- **RECORDS SHOWN**
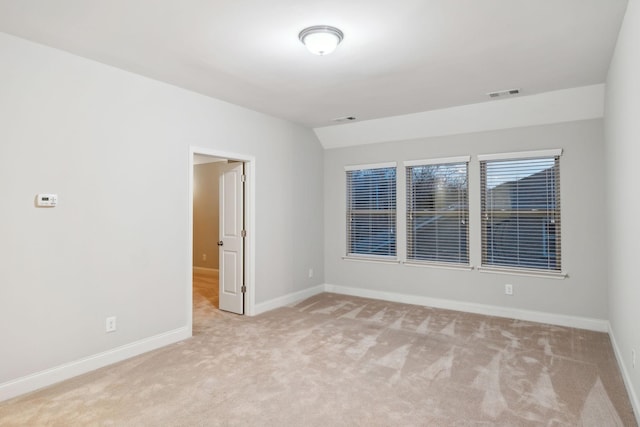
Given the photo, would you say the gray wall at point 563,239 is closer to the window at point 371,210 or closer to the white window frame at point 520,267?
the white window frame at point 520,267

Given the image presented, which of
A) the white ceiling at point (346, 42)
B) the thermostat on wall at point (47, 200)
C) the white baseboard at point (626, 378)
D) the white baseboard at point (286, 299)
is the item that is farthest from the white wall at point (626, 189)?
the thermostat on wall at point (47, 200)

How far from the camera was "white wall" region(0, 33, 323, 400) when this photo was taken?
2736mm

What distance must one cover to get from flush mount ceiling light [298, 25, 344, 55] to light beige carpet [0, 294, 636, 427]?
8.46ft

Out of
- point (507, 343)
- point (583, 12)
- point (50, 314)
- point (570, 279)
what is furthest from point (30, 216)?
point (570, 279)

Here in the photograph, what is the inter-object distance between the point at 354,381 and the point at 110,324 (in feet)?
7.32

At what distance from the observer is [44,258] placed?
2881mm

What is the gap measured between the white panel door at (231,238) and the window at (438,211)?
245 cm

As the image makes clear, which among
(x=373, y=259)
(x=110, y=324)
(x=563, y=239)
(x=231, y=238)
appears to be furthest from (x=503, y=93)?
(x=110, y=324)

- **YOUR INSTRUCTIONS**
Copy the records above word for word, but leave the picture out.

- **RESPONSE BELOW**
Given the photo, would you say the gray wall at point 563,239 is closer to the window at point 371,210 or closer to the white window frame at point 520,267?
the white window frame at point 520,267

Given the image presented, which of
A) the white ceiling at point (346, 42)
B) the thermostat on wall at point (47, 200)
C) the white baseboard at point (626, 378)
D) the white baseboard at point (286, 299)
is the item that is farthest from the white wall at point (626, 189)?
the thermostat on wall at point (47, 200)

How far from the camera was "white wall" region(0, 33, 323, 400) when this photo was taken?
2736mm

What distance must one cover to get from flush mount ceiling light [298, 25, 344, 55] to light beige carpet [0, 294, 636, 427]?
8.46ft

Out of
- point (507, 343)
- point (583, 12)
- point (50, 314)
- point (570, 279)
what is furthest from point (30, 216)?
point (570, 279)

Here in the photograph, what is the inter-object distance between the point at 354,381 and the point at 110,324 (in feet)?
7.32

At what distance from the observer is [44,258] placed?
2881mm

What is the gap measured between the white panel door at (231,238) and the window at (438,211)?
245 cm

As the image makes clear, which among
(x=373, y=259)
(x=110, y=324)
(x=563, y=239)
(x=231, y=238)
appears to be furthest from (x=503, y=93)?
(x=110, y=324)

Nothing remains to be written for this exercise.